Grayson shook his head. “No, no, not these. These don’t go upstairs, they’re special order or some shit. She said, specifically, she said, ‘and don’t let that idiot back there tell you otherwise.’ She mean you?”
The guard looks hurt, and shrugs. “I’m the only one here.”
Grayson laughs. “No, she didn’t say that. I’m just kidding you.”
The guard frowns. “Hey, man, you shouldn’t go about fomenting trouble for people.”
“Yeah, you’re right. Sorry.”
Grayson pulls the two-wheeler out from under the cartons and left them standing five high. He goes back through the store and out the front door to the street.

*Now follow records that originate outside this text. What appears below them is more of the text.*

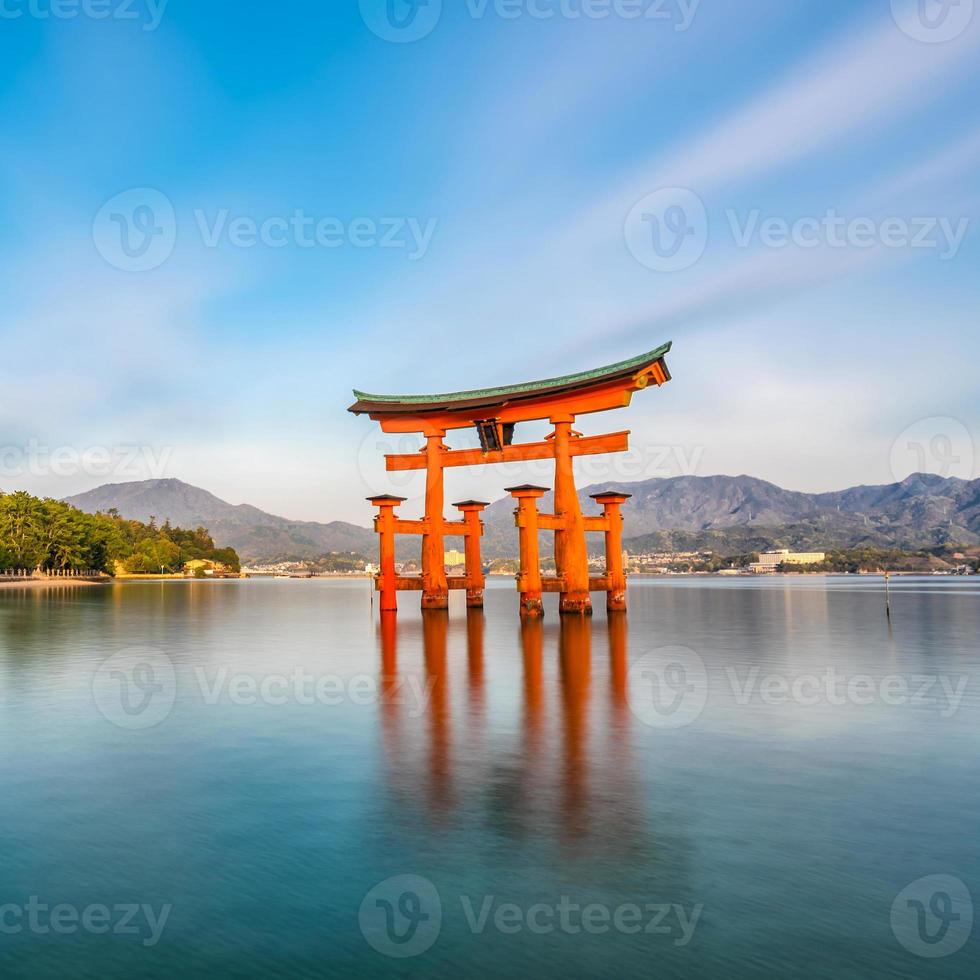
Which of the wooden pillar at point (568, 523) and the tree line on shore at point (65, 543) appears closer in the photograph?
the wooden pillar at point (568, 523)

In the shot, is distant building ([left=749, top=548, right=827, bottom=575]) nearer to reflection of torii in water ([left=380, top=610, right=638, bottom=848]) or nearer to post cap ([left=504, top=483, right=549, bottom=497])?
post cap ([left=504, top=483, right=549, bottom=497])

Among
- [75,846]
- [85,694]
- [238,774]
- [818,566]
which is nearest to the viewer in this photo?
[75,846]

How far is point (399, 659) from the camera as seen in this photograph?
1964 cm

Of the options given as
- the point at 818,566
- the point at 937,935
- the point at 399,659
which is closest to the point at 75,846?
the point at 937,935

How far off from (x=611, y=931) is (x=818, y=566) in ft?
617

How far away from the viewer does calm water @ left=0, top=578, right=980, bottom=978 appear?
4.73 m

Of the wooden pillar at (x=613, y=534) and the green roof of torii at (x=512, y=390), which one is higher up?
the green roof of torii at (x=512, y=390)

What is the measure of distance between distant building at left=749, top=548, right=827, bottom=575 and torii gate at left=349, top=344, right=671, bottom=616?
541 ft

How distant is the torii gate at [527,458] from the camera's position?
1070 inches

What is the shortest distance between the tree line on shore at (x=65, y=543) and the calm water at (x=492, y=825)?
248ft

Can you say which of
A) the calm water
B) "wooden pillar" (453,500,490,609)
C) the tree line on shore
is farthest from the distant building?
the calm water

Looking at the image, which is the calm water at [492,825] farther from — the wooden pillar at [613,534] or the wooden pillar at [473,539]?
the wooden pillar at [473,539]

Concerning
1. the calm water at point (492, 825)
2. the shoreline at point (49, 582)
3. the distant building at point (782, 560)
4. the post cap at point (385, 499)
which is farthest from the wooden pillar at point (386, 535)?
the distant building at point (782, 560)

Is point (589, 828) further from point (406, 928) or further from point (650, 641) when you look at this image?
point (650, 641)
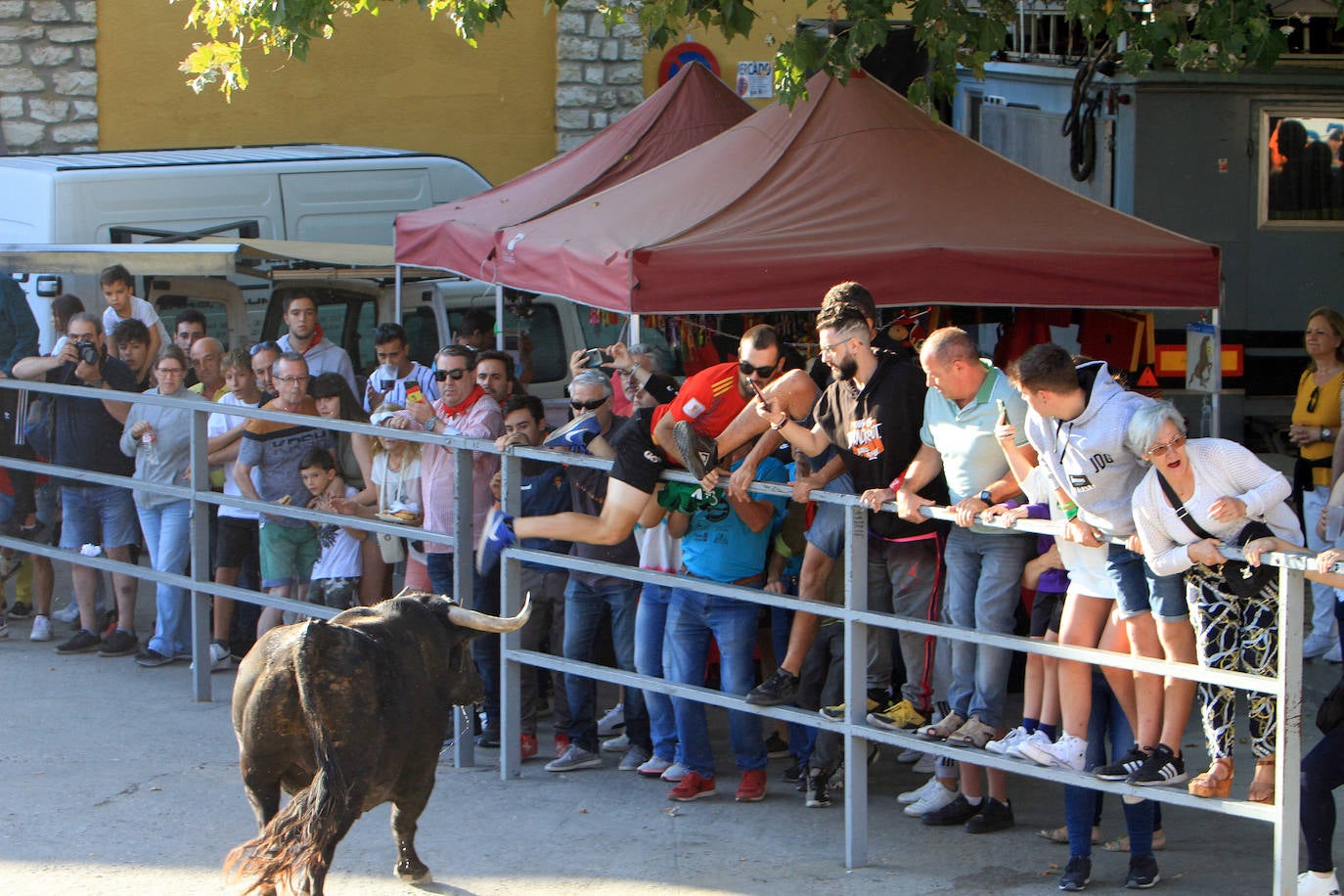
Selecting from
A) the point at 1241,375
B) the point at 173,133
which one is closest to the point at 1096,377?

As he is going out, a young woman wearing a short skirt and black nylons is coming in and he holds the door open. She’s a knock out; mid-twenties, long, light brown, almost blonde hair, perfect features, high cheek bones and brightly lit, sandy brown eyes. She smiles at him like they both know the same secret. The woman is wearing a three-quarter length, brown leather coat over a black V-neck sweater and a white turtleneck. Her clothes look expensive and exotic, and Grayson has no idea why they do; maybe it’s because she’s wearing them going into a fur store. Her scent drifts by and touches off a desperate longing that makes him want to crumple to the sidewalk. It is the same perfume that Catherine uses, but for a time, he can’t retrieve the name; then it came: Shalimar.